(Stored records)
Segment Open

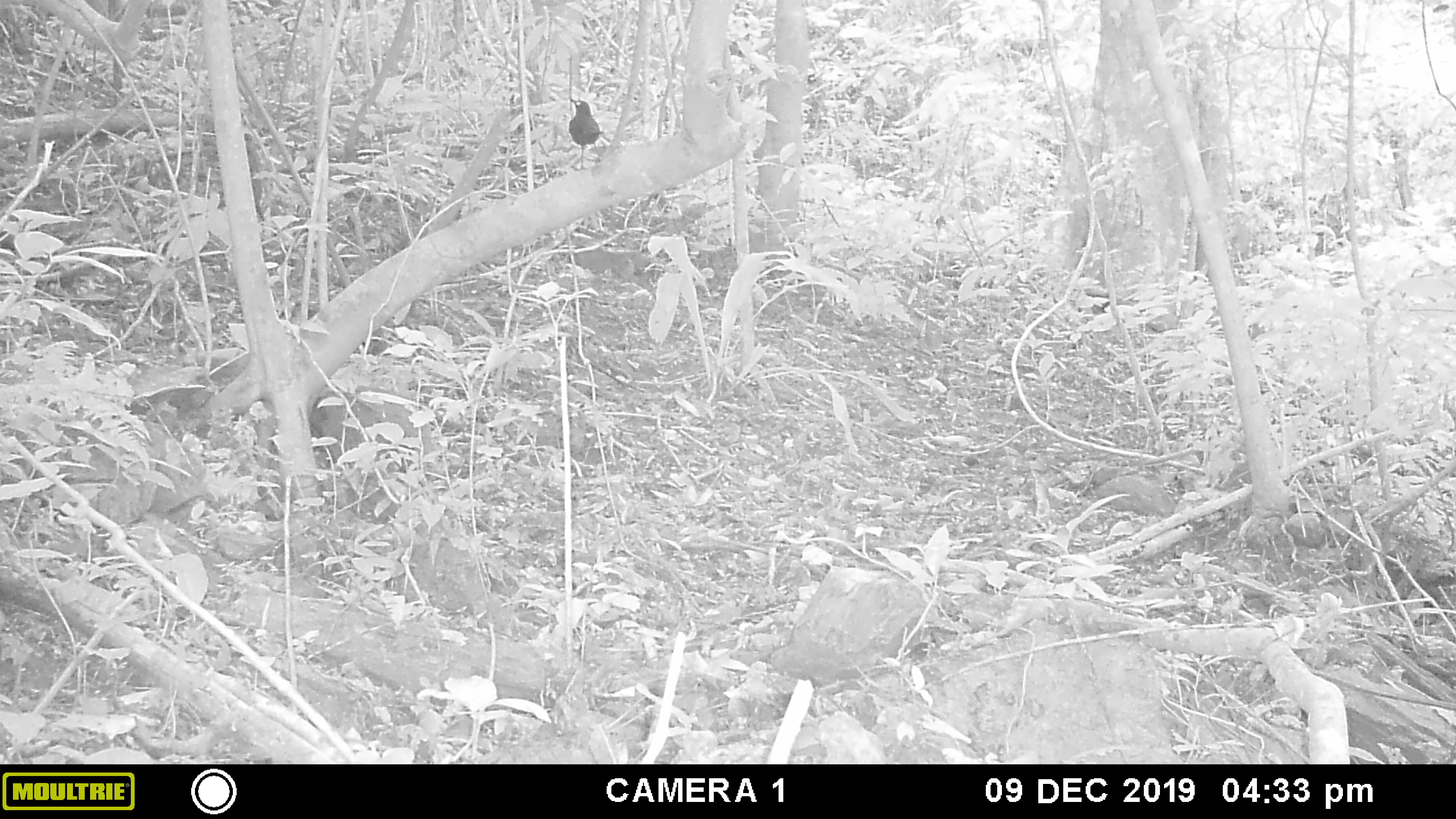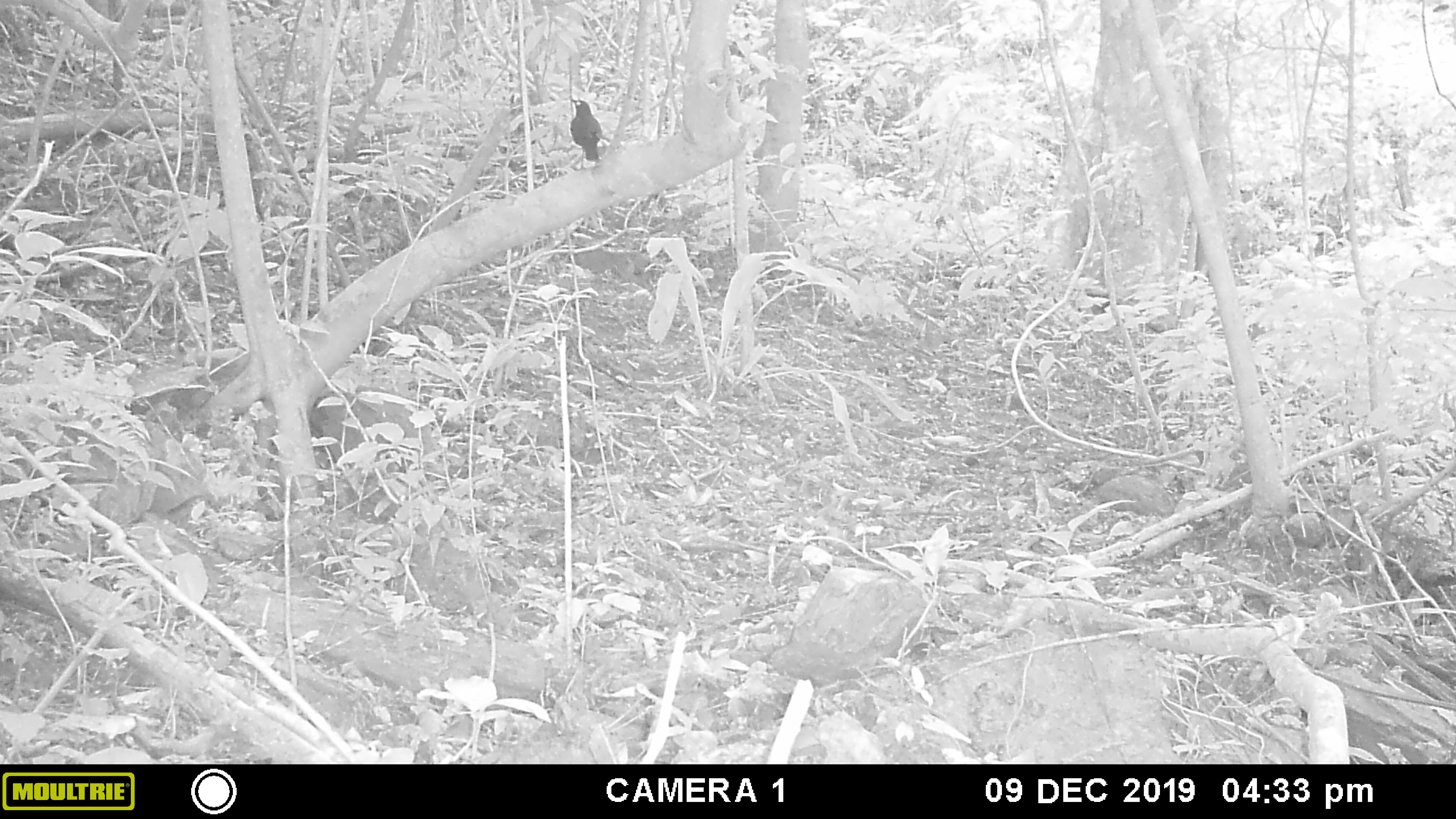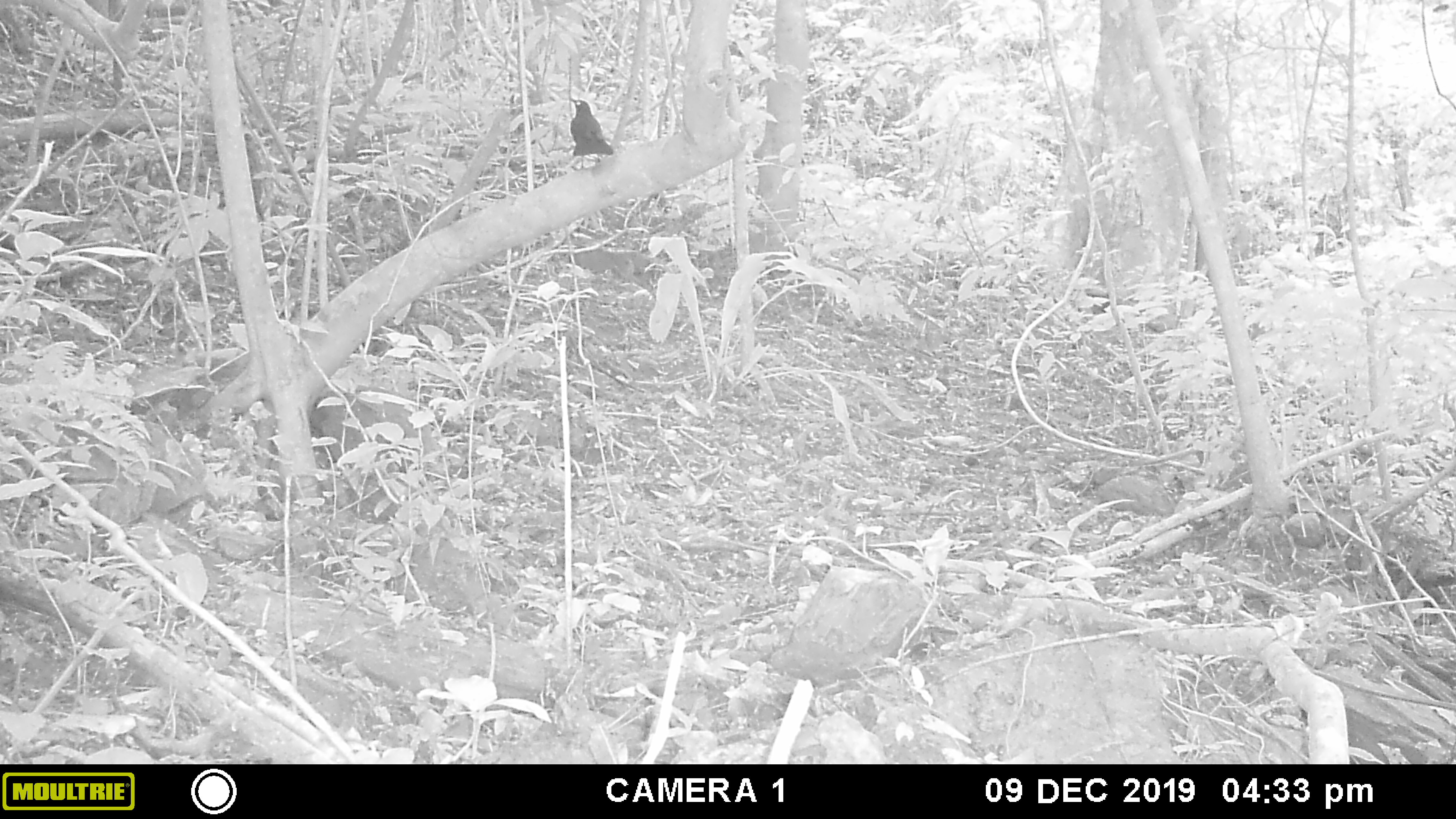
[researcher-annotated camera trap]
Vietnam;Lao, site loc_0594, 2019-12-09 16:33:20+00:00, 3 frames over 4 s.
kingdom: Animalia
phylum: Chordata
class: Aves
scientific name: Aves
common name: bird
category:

Segment Closed

PROBLEM => Print every record exactly without the images.

RESULT FOR THIS EXERCISE =>
[researcher-annotated camera trap]
Vietnam;Lao, site loc_0594, 2019-12-09 16:33:20+00:00, 3 frames over 4 s.
kingdom: Animalia
phylum: Chordata
class: Aves
scientific name: Aves
common name: bird
category:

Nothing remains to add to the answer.